05 Nov 2009

Operation dates of modern awards and some phasing-in

by Dr Graham Smith

With 1 January 2010 looming, employers should examine their award obligations from 1 January 2010 and what the phased in introduction in relevant awards may mean for them.

January 1, 2010 is looming and modernised awards will commence operation on that date. The Australian Industrial Relations Commission is continuing its role in modernising awards, and is scheduled to finish by 31 December 2009. It announced on 2 September 2009 that some provisions in certain modern awards - minimum wages, loadings and penalties -will not operate on 1 January 2010 but will be phased in over a five-year period, starting 1 July 2010 and ending on 1 July 2014.

Operative date and "BOOT"

The new modernised awards will generally operate from 1 January 2010, apart from the provisions covered by the recent ruling about phased-in introduction (see below). Together with the National Employment Standards, the modern awards will form a safety net for employees covered by them. This safety net will be relevant to the approval of enterprise agreements by Fair Work Australia under the Fair Work Act 2009 as it is the yardstick or benchmark for the "better off overall test" ("BOOT"), which operates from 1 January 2010.

Wage rates and penalty changes: phased in introduction to 2014

The Commission announced on 2 September 2009 that there would be a staggered introduction of changes in wage rates and penalties for those awards dealt with as priority awards and in stage two of the modernisation process.

Applies to certain matters

The phased-in introduction is to apply only to certain matters in the award as stated by the Commission:

"minimum wages, including wages for junior employees, employees to whom training arrangements apply and employees with a disability, casual and part-time loadings, Saturday, Sunday, public holiday, evening and other penalties and shift allowances."

Problem of reducing or increasing rates and costs

In considering the transition to modern awards, the problems identified were that:

  • employers might experience costs increases where the new modern award rates are higher than existing award rates; and
  • employees might suffer reduced entitlements where the new modern award rates are lower than the existing award rates.

The Commission noted that the request to modernise awards made by the Minister for Employment and Workplace Relations "provides that the process is not intended to disadvantage employees or increase costs for employers – objectives which are potentially competing".

# Data rows:
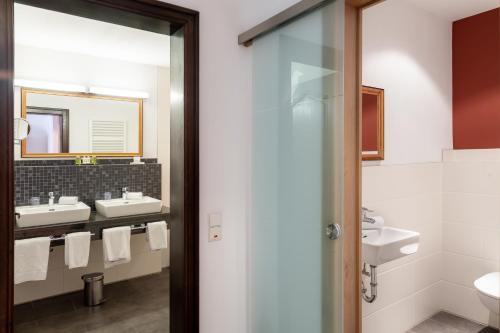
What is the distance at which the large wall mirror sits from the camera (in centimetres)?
321

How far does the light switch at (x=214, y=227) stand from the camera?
168 cm

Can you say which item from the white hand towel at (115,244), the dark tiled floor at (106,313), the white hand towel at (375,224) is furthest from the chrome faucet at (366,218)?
the white hand towel at (115,244)

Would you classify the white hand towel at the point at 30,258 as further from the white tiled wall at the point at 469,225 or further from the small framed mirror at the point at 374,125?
the white tiled wall at the point at 469,225

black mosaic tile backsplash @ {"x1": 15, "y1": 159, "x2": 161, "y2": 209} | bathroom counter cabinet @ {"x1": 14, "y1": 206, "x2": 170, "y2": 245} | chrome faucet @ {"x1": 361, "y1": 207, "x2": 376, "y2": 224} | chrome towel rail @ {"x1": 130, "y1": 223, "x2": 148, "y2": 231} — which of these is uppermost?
black mosaic tile backsplash @ {"x1": 15, "y1": 159, "x2": 161, "y2": 209}

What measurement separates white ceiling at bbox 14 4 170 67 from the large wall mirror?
0.46m

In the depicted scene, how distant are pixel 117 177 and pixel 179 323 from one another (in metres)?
2.29

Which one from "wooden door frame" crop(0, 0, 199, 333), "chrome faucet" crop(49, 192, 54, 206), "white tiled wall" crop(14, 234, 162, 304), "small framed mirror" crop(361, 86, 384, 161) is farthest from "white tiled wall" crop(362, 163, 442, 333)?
"chrome faucet" crop(49, 192, 54, 206)

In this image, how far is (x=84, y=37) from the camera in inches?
118

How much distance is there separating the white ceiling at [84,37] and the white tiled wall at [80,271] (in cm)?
197

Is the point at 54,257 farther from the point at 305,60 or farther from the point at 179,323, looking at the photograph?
the point at 305,60

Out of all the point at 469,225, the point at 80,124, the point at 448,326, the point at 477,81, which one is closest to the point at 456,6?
the point at 477,81

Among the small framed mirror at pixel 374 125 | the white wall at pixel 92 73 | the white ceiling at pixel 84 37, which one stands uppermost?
the white ceiling at pixel 84 37

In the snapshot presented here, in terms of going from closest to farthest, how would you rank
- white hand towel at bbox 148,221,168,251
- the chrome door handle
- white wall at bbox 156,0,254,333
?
the chrome door handle < white wall at bbox 156,0,254,333 < white hand towel at bbox 148,221,168,251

# Your tasks:
a) Answer these questions from the modern awards article, each on its own line:
(i) By what date is the Australian Industrial Relations Commission scheduled to finish modernising awards?
(ii) What test uses the modern award safety net as its benchmark when Fair Work Australia approves enterprise agreements?
(iii) Which minister made the request to modernise awards?
b) Output everything in the modern awards article from "The new modernised" down to "the modernisation process.", copied word for word.

# Task-by-task solutions:
a)
(i) 31 December 2009
(ii) The "better off overall test" ("BOOT")
(iii) The Minister for Employment and Workplace Relations

b)
The new modernised awards will generally operate from 1 January 2010, apart from the provisions covered by the recent ruling about phased-in introduction (see below). Together with the National Employment Standards, the modern awards will form a safety net for employees covered by them. This safety net will be relevant to the approval of enterprise agreements by Fair Work Australia under the Fair Work Act 2009 as it is the yardstick or benchmark for the "better off overall test" ("BOOT"), which operates from 1 January 2010.

Wage rates and penalty changes: phased in introduction to 2014

The Commission announced on 2 September 2009 that there would be a staggered introduction of changes in wage rates and penalties for those awards dealt with as priority awards and in stage two of the modernisation process.